In this survey conducted by Care Ratings Agency, 80 percent of respondents said that due to the current situation of COVID-19, demand and investment of non-essential goods can have a profound impact.
The wheel of economic activity has begun to slow down between the second rapid spread of Coronavirus and the lockdown imposed to overcome it. Due to this, the growth rate of the country’s gross domestic product (GDP) can remain below 9 percent during the current financial year. It has been said in a survey. In this survey conducted by Care Ratings Agency, 80 percent of respondents said that due to the current situation of COVID-19, demand and investment of non-essential goods can have a profound impact.
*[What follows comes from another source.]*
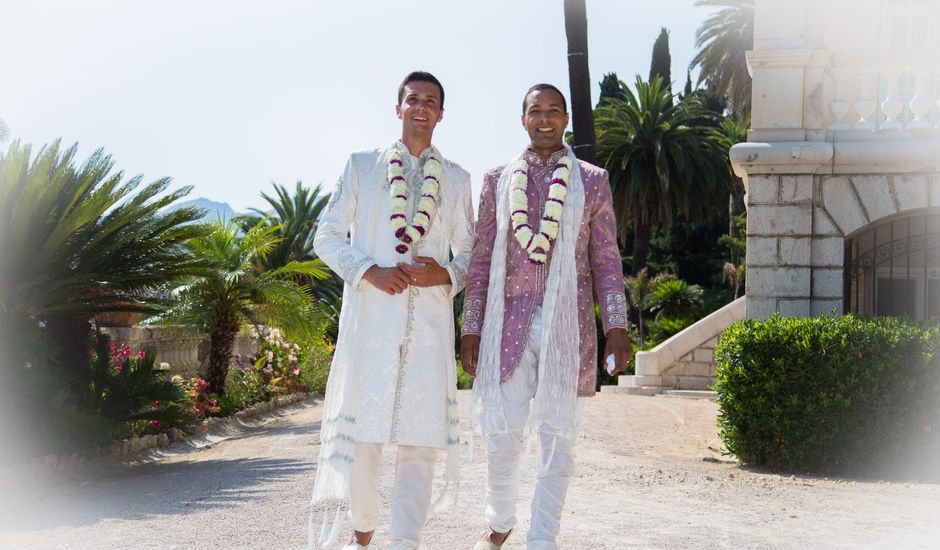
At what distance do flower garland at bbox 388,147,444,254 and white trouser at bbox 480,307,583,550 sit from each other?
2.15ft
He says, the cases of infection are reaching record highs, in such a situation, the pace of improvement in the economic sector is slowing down. Nearly seven out of every 10 people who answer are expecting GDP growth to be below 9 per cent in FY 2021-22.
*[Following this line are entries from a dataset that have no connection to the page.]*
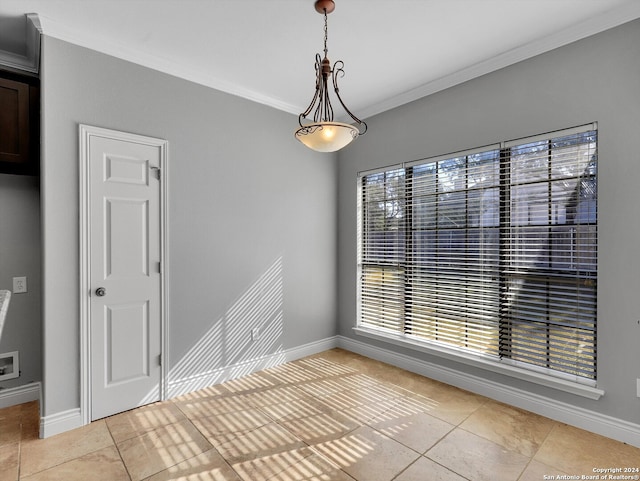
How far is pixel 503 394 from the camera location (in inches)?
111

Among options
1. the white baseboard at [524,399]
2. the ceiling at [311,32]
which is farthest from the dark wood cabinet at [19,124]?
the white baseboard at [524,399]

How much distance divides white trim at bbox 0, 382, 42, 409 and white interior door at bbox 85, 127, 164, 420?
611 mm

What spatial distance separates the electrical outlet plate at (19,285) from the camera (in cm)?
270

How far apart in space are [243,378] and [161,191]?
1.91m

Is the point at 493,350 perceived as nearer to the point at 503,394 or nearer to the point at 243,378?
the point at 503,394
Lockdown may continue till the end of May
According to the survey, most people believe that the lockdown imposed by various state governments will remain till the end of May. Overall 54 per cent of the people participating in the survey believe that the lockdown is the only diagnosis of the current state of COVID-19 in the country. However, more than three-quarters also believe that the current lockdown is not as stringent as last year.
GDP growth may decline to 9.8%
Another agency Crisil said that India’s GDP growth rate could fall to 9.8 percent under normalcy. This will happen when the second wave of Corona virus reaches its peak in May and comes down. But if it continues till the end of June, then the pace of economic growth will reduce further to 8.2 percent.